I was working on the rentals department of a real estate company. That afternoon I picked an american client up in Valencia city center and drive her to La Eliana, where a cosy semi-detached house was located. Since the house belonged to a hunting lover, it was decorated with hunting trophies, that’s means, heads of deer and other animals on the walls, for whose the prospect seemed to feel pity and sympathy. The result: she did not rent that house. During the trip I took advantage to know more about her preferences and hobbies. Business books were one of them and she recommended me this book. Like I have discovered more about her preferences, the following week, I offered to her another house (without hunting trophies on the walls), which, fortunately this time, was rented by her.
Peter Thiel was born in Germany and he is a succesful investor and entrepreneur. He was a cofounder of Pay Pal. On 2004 he was the first outsider investor in Facebook. He has been an early funding of companies like LinkedIn, Yelp, SpaceX or Airbnb.
Blake Masters was a student at Stanford Law School in 2012 when his detailed notes on Peter’s class “Computer Science 183: Startup” became an internet sensation. He is President of The Thiel Foundation and Chief Operating Officer of Thiel Capital.
It hasn’t been an easy reading book for me (honestly I stopped its reading a couple of times). On one hand I read it in English, which it is not my native tongue (I’m sorry if you find in my review any grammatical mistake, feel free to write me to change it, feedback is always wellcome) and on the other hand, the authors deny many of the things that I have learned at the university and even in the business schools, promoting, for example, the monopoly, (not only to have a competitive advantage) to success in business.
Its main teachings for the future entrepreneurs, businessmen or investors can be summarized by the following questions:
The engineering question: Can you create breakthrough technology instead of incremental improvements?
The timing question: Is now the right time to start your particular business?
The monopoly question: Are you starting with a big share of a small market?

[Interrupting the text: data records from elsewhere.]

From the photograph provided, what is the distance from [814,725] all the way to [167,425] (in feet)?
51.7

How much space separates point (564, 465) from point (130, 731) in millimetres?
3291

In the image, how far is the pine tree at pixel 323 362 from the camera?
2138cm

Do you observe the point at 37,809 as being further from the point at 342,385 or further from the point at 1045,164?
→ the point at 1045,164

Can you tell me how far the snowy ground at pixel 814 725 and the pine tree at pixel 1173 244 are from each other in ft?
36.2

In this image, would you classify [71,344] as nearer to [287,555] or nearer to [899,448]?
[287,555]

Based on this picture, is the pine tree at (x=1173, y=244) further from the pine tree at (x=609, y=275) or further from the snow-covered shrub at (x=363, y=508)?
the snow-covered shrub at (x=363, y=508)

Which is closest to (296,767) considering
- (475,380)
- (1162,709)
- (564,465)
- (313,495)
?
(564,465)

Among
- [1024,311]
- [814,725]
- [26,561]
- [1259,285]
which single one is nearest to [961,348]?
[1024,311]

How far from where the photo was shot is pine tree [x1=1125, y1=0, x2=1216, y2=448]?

The people question: Do you have the right team?
The distribution question: Do you have a way to not just create but deliver your product?
The durability question: Will your market position be defensible 10 and 20 yeras into the future?
The secrte question: Have you identified a unique opportunity that others don’t see?
Zero to one reminds me the Black Book of the Entrepreneur written by the Spanish economist Fernando Trias de Bes, which I used when I teached the course How to Make a Businnes Plan in the valencian coworking space Wayco. It tells you truths that you don’t always want to hear about it. This is a disruptive, brave and different book and this is why I recommend it.
Zero to one. Notes on startups or how to build the future.